In connection with the Exchange Agreement transaction, on
August 3, 2018 the Company issued a $14.5 million amended
and restated promissory to Aston (the “August Note”), reflecting
the $3.3 million exchange of amounts owed under the June Note
for shares. The August Note was issued with the same terms and
conditions as the June Note, except that the maturity date was
extended to July 20, 2020. After its issuance, the August Note
was the only promissory note outstanding in favor of Aston.
On September 4, 2018, Aston advanced the Company an additional
$0.4 million (the “September Advance”).
On November 21, 2018, the Company entered into a Forbearance
Agreement and Fourteenth Amendment to its loan and security
agreement (the “Loan Agreement”) with Bank of America, N.A. (“Bank
of America”). Simultaneously with its entry into the amendment, the
Company consolidated all of its outstanding promissory notes and
advances due to Mr. LaPenta and Aston and issued a new
promissory note, dated as of November 21, 2018, to
Mr. LaPenta and Aston (the “Consolidated Note”). The
Consolidated Note had an initial aggregate principal amount of
$38.4 million, which reflected (i) an advance of
$1.0 million from Aston in March 2017 (the “March Advance”),
(ii) $14.5 million in principal owed to Aston under the August
Note, (iii) the September Advance, (iv) $10.5 million in
principal owed to Mr. LaPenta under two promissory notes
issued to Mr. LaPenta in November 2018 (the “November Notes”),
and (v) $12.0 million owed by the Company to Mr. LaPenta
in respect of a guaranty exchange on November 21, 2018. In
addition, approximately $0.1 million of accrued and unpaid
interest on the March Advance, the August Note, the September
Advance, and the November Notes was included in the Consolidated
Note. The Consolidated Note incurs interest at the greater of
(i) LIBOR plus 3.75% and (ii) 1% above the rate in effect at
any time under the Loan Agreement. The Consolidated Note is
scheduled to mature on July 20, 2020.
The Consolidated Note is secured by a lien on the Company’s and its
subsidiaries’ assets in favor of Aston, as agent for Aston and
Mr. LaPenta, pursuant to a Security Agreement (the “Security
Agreement”) entered into by the Company and its subsidiaries on
November 21, 2018. In connection with the issuance of the
Consolidated Note, the Company’s guarantor subsidiaries under the
Loan Agreement guaranteed the Company’s obligations under the
Consolidated Note by issuing a Guaranty (the “Guaranty”) in favor
of Mr. LaPenta and Aston.
Also, in connection with the issuance of the Consolidated Note,
Mr. LaPenta and Aston entered into a Subordination and
Intercreditor Agreement (the “Subordination Agreement”) with Bank
of America, the Company and its direct and indirect subsidiaries.
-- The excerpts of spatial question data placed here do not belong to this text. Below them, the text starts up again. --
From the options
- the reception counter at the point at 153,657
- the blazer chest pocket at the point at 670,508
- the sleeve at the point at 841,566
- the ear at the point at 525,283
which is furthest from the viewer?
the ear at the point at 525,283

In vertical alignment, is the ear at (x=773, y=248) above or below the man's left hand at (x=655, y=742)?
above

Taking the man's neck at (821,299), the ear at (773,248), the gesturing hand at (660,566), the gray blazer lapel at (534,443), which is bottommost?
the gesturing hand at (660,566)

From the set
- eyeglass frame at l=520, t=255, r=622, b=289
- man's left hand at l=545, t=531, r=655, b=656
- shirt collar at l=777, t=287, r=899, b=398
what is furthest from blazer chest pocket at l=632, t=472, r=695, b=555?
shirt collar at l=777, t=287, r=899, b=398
Pursuant to the Subordination Agreement, Aston’s liens securing the
Company’s indebtedness under the Consolidated Note are subordinated
in all material respects to the liens securing the Company’s
indebtedness to Bank of America under the Loan Agreement.
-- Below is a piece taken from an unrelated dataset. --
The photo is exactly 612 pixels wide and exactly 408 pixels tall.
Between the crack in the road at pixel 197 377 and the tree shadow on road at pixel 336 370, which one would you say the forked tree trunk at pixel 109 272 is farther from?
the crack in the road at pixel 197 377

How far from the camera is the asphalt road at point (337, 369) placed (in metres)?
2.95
During the three months ended March 31, 2019 and the fiscal
year ended December 31, 2018, the Company recorded interest
expense related to the forgoing financing arrangements with Aston
of $0.9 million and $1.6 million, respectively. As of
March 31, 2019, there was $46.8 million in aggregate
principal and interest outstanding under the Consolidated Note.